- _The task_
Select every line in the rows below that contains the word "instances" and copy each one.

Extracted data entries
↓

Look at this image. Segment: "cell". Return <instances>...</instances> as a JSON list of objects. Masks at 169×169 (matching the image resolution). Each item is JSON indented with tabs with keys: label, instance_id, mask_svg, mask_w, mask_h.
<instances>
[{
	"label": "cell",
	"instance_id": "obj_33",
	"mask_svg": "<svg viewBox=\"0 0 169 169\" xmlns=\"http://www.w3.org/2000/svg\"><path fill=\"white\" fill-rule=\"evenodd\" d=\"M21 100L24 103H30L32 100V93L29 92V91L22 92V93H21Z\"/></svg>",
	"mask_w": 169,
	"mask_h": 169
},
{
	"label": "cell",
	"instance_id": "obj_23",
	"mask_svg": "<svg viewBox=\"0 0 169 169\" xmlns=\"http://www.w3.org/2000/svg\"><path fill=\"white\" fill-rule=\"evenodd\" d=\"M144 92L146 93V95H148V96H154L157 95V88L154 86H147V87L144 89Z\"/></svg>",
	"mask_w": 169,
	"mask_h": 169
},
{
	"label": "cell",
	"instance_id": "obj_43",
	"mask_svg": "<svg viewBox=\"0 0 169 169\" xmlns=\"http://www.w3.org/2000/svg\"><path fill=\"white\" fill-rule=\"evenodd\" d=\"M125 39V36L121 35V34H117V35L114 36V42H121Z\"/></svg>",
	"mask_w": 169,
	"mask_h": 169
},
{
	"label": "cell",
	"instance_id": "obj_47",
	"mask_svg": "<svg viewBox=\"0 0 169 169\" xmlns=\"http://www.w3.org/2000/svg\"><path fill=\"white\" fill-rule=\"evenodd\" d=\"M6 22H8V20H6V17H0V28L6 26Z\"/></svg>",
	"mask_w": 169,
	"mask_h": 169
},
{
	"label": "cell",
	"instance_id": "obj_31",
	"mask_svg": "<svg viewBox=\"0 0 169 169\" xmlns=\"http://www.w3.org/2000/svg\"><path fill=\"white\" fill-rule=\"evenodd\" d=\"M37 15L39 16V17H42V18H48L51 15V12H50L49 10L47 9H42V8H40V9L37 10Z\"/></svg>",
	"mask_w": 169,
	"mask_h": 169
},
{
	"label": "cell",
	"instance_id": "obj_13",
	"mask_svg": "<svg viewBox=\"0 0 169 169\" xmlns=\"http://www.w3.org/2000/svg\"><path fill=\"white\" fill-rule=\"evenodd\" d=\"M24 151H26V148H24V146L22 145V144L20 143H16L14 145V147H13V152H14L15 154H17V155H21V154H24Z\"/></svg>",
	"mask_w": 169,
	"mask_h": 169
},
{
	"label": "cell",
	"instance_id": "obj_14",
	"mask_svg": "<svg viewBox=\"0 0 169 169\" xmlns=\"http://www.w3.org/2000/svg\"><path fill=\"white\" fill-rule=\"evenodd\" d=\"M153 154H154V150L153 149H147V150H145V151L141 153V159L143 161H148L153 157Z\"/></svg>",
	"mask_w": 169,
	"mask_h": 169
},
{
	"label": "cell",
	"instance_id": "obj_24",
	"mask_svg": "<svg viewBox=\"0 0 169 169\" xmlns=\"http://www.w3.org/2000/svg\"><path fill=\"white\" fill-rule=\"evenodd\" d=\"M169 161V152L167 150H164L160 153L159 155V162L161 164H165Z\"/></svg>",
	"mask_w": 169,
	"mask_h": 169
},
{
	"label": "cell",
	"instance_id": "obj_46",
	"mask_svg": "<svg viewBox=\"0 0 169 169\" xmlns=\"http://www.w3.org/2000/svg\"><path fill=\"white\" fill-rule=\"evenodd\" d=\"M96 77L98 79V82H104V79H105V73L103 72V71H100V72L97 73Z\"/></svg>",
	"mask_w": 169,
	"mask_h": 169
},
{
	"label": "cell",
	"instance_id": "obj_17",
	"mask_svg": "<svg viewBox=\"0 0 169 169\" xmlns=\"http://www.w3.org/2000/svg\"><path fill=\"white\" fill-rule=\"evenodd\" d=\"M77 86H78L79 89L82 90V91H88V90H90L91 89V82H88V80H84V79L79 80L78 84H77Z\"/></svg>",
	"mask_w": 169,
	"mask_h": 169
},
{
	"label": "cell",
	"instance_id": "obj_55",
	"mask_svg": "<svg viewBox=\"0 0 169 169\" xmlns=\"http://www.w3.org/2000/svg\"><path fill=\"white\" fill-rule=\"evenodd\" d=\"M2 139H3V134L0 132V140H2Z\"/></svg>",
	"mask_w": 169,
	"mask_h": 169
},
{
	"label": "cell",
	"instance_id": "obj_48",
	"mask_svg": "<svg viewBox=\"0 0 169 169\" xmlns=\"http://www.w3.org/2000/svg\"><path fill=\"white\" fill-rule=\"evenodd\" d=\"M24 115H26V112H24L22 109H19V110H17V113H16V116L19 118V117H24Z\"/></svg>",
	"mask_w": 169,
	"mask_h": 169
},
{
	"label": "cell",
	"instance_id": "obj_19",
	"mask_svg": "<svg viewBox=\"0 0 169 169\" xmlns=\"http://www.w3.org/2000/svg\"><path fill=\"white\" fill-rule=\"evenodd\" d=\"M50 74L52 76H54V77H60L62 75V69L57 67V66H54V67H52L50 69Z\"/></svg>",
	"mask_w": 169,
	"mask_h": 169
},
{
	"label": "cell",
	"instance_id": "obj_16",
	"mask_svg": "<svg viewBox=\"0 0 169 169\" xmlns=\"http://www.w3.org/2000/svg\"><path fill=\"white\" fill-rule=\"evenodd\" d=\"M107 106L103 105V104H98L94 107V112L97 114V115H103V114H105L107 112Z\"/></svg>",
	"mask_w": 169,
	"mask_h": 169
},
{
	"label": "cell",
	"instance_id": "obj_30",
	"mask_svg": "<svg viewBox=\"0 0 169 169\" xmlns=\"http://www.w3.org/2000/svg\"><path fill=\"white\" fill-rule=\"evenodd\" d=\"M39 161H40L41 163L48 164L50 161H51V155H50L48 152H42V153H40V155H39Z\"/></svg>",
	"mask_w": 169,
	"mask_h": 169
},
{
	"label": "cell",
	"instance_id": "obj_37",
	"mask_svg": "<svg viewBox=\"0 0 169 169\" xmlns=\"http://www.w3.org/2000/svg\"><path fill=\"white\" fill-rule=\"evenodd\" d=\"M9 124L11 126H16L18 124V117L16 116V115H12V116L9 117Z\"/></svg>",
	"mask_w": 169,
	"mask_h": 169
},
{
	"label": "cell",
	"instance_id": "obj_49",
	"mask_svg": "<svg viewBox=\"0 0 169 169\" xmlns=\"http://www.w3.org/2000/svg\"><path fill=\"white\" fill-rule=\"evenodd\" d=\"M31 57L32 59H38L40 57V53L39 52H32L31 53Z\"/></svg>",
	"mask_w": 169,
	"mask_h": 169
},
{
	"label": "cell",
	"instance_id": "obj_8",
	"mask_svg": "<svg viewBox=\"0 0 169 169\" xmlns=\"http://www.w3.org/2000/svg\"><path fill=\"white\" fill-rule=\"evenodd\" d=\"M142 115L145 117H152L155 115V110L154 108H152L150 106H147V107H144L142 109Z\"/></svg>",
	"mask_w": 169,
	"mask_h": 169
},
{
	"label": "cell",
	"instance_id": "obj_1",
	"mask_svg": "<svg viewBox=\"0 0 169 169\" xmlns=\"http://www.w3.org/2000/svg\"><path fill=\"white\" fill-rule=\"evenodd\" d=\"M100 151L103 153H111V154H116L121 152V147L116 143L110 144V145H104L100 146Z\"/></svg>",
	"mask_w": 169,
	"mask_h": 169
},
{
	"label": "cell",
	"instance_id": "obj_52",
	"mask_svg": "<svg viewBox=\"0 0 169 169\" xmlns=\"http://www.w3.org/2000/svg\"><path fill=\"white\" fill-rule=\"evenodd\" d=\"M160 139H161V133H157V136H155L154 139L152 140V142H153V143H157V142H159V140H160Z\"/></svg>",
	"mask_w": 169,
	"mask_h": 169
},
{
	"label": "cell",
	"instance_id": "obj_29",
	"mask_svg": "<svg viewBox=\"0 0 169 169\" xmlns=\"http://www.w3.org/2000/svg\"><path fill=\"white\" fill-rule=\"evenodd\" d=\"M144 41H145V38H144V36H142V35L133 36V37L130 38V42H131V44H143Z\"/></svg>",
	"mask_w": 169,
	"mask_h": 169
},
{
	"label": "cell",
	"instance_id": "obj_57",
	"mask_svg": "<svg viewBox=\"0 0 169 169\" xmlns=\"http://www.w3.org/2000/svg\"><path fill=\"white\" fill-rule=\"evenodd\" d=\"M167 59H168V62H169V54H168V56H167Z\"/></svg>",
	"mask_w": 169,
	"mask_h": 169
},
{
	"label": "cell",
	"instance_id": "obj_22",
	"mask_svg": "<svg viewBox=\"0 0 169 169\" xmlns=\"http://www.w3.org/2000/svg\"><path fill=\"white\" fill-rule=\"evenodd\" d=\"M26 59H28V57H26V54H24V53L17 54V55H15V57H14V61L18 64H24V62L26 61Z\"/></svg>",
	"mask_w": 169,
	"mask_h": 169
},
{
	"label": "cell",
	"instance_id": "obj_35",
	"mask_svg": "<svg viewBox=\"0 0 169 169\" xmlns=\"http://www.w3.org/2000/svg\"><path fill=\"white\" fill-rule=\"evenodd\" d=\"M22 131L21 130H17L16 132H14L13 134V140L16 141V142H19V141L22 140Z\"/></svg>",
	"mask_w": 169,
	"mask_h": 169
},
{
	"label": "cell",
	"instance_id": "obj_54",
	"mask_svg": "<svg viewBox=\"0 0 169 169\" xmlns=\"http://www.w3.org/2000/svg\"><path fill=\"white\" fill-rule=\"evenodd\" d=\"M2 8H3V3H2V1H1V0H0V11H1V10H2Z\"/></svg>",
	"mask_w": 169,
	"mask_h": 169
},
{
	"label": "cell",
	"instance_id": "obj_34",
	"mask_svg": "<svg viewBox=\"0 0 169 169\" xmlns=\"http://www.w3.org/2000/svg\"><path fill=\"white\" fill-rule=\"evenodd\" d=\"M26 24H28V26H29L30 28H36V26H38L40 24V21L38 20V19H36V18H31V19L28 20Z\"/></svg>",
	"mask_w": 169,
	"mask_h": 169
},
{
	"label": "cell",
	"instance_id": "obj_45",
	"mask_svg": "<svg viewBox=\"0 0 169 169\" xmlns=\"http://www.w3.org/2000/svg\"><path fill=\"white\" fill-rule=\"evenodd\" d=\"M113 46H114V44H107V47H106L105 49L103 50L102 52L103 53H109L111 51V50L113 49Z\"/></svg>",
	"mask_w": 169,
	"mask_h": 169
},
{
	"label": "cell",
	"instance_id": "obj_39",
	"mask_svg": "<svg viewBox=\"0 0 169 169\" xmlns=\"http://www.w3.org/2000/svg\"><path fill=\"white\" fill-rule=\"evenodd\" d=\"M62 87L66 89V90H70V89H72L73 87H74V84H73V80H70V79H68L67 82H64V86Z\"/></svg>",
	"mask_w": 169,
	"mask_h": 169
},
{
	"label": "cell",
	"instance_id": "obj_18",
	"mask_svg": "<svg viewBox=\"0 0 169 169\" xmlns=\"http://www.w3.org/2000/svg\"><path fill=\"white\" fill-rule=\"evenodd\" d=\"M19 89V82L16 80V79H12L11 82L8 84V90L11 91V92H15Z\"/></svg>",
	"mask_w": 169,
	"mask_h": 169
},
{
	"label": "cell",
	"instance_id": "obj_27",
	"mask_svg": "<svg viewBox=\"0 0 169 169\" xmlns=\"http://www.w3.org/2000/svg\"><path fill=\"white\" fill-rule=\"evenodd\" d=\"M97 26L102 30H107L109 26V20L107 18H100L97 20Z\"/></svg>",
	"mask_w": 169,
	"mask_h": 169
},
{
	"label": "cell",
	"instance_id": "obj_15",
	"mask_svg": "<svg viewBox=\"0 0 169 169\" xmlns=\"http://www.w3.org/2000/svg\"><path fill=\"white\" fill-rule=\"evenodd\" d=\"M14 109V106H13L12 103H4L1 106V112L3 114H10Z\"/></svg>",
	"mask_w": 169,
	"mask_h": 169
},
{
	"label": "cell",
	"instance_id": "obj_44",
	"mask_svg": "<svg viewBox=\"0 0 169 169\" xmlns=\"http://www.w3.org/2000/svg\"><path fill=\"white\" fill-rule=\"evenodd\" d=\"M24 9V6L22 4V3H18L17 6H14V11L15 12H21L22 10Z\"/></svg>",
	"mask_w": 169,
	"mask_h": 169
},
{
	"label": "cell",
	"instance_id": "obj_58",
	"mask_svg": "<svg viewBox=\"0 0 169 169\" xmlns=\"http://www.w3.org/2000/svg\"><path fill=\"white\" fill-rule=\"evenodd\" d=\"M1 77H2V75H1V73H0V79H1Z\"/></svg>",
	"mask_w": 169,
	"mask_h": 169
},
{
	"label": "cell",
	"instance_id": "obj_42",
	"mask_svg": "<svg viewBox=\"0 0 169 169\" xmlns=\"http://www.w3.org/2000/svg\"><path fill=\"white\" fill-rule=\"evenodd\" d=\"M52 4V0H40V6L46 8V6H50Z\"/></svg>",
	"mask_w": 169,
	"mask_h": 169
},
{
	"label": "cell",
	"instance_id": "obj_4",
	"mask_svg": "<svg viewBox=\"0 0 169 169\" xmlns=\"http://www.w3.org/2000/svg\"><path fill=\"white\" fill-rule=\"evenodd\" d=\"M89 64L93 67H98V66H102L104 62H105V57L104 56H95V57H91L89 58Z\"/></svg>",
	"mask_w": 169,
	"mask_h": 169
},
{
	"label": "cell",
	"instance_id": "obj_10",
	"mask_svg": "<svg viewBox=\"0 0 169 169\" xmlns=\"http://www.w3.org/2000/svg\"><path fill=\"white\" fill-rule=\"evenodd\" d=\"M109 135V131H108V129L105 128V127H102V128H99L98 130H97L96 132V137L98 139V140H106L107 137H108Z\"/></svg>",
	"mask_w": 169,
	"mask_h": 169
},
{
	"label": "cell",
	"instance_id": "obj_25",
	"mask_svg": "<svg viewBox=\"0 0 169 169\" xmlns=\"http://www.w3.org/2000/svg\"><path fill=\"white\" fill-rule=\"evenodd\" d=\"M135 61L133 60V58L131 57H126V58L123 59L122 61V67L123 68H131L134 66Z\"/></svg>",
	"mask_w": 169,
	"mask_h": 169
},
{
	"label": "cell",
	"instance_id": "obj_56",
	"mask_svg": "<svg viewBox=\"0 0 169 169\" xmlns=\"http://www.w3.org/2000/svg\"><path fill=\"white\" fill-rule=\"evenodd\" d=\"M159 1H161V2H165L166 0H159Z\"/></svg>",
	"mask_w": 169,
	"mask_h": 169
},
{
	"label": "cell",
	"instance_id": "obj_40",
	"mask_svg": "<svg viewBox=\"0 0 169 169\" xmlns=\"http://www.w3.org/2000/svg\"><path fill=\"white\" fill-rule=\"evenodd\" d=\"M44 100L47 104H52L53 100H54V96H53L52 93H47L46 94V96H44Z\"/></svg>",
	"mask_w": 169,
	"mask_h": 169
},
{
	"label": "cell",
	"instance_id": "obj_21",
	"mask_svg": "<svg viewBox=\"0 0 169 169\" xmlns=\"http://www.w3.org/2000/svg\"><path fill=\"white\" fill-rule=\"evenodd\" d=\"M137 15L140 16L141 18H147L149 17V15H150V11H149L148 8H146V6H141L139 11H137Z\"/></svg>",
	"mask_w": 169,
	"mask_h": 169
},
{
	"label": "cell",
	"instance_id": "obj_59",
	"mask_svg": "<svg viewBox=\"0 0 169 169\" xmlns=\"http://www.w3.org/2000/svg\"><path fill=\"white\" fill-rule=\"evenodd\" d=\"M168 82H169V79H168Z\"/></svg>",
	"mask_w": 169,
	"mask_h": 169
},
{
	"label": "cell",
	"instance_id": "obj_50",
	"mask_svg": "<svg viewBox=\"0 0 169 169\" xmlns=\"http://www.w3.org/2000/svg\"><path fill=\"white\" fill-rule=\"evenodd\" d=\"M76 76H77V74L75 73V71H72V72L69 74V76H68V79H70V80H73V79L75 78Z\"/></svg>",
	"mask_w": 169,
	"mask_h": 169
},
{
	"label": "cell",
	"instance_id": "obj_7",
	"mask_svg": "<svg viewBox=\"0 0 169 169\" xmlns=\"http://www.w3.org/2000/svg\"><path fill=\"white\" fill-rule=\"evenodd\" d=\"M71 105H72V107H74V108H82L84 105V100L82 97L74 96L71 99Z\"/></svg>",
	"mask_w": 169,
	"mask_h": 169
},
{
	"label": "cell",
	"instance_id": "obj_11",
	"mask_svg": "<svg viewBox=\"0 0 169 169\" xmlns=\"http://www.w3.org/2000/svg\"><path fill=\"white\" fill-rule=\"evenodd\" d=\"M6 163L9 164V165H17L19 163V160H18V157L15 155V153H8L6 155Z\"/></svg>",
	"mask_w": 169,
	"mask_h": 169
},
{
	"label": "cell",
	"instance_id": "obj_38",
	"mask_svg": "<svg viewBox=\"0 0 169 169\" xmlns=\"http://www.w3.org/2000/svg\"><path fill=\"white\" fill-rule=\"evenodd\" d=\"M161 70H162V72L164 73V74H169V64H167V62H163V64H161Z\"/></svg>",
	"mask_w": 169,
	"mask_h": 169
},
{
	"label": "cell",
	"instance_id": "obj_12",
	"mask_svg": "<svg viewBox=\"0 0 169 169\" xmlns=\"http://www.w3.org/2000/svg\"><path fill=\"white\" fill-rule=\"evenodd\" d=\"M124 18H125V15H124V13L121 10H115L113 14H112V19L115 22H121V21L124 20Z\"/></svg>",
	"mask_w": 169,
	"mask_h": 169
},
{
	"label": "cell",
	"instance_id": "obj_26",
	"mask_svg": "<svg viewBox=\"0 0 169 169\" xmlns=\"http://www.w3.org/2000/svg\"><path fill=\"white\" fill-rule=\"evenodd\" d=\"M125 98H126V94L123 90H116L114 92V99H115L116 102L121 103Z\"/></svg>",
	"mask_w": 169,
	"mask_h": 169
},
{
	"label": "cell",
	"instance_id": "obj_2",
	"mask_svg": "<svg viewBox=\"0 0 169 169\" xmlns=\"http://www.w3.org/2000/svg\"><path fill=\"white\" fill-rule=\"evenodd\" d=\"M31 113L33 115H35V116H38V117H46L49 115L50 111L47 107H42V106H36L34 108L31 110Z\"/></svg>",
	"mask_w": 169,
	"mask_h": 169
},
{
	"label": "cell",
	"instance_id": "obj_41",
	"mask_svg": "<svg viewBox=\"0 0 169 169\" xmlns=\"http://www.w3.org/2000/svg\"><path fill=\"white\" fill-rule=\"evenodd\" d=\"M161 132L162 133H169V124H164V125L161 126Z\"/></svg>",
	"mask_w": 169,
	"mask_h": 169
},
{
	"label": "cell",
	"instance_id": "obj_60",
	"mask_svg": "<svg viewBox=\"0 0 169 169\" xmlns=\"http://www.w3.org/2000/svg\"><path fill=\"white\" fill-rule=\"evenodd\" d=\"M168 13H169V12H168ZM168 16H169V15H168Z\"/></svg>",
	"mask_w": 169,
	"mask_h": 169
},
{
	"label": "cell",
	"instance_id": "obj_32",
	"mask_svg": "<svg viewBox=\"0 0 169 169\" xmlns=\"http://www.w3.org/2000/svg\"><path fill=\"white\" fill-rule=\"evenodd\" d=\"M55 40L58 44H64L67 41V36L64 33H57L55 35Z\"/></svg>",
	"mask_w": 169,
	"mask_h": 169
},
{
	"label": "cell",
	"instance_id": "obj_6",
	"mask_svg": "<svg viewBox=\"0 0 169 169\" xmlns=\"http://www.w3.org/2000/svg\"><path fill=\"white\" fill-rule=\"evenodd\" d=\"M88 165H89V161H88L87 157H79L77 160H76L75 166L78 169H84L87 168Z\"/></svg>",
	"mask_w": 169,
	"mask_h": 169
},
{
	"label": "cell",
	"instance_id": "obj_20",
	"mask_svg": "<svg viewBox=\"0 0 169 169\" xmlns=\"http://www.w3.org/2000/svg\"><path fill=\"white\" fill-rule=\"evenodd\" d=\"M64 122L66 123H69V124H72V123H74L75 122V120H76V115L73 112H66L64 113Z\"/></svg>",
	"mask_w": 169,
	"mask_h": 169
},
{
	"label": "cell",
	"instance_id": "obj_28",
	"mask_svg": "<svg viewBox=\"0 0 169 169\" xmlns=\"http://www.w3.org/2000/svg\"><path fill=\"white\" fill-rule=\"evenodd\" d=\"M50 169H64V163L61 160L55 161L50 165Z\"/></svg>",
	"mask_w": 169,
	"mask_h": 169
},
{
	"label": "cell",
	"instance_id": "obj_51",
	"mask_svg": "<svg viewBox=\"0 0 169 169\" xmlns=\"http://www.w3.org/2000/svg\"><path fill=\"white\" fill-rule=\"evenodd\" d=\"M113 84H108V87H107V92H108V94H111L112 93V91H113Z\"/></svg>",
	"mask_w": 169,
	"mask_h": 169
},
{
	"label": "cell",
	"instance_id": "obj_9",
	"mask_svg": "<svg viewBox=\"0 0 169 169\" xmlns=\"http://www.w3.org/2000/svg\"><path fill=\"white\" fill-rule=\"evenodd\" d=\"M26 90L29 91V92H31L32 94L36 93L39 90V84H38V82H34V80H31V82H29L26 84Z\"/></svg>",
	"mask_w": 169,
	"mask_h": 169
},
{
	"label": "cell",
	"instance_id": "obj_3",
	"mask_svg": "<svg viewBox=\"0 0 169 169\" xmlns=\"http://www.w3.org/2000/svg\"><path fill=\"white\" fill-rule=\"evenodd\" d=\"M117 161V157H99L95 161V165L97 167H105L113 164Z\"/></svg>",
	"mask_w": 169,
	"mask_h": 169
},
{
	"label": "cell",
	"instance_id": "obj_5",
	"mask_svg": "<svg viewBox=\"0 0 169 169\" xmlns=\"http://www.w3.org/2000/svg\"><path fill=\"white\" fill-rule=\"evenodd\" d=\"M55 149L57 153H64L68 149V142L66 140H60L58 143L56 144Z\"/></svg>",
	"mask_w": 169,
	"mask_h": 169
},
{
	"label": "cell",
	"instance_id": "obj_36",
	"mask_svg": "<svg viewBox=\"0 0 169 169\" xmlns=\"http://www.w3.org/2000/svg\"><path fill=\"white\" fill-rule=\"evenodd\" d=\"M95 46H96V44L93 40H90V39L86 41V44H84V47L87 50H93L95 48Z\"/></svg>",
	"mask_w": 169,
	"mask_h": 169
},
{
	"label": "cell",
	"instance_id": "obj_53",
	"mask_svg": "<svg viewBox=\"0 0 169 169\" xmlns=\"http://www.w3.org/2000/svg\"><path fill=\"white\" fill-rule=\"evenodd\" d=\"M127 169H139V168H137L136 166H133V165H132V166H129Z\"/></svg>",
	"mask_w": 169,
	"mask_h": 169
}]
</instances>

↑

- _Expected answer_
Look at this image. Segment: "cell". Return <instances>...</instances> as a JSON list of objects. Masks at 169×169 (matching the image resolution). Each item is JSON indented with tabs with keys: label, instance_id, mask_svg, mask_w, mask_h.
<instances>
</instances>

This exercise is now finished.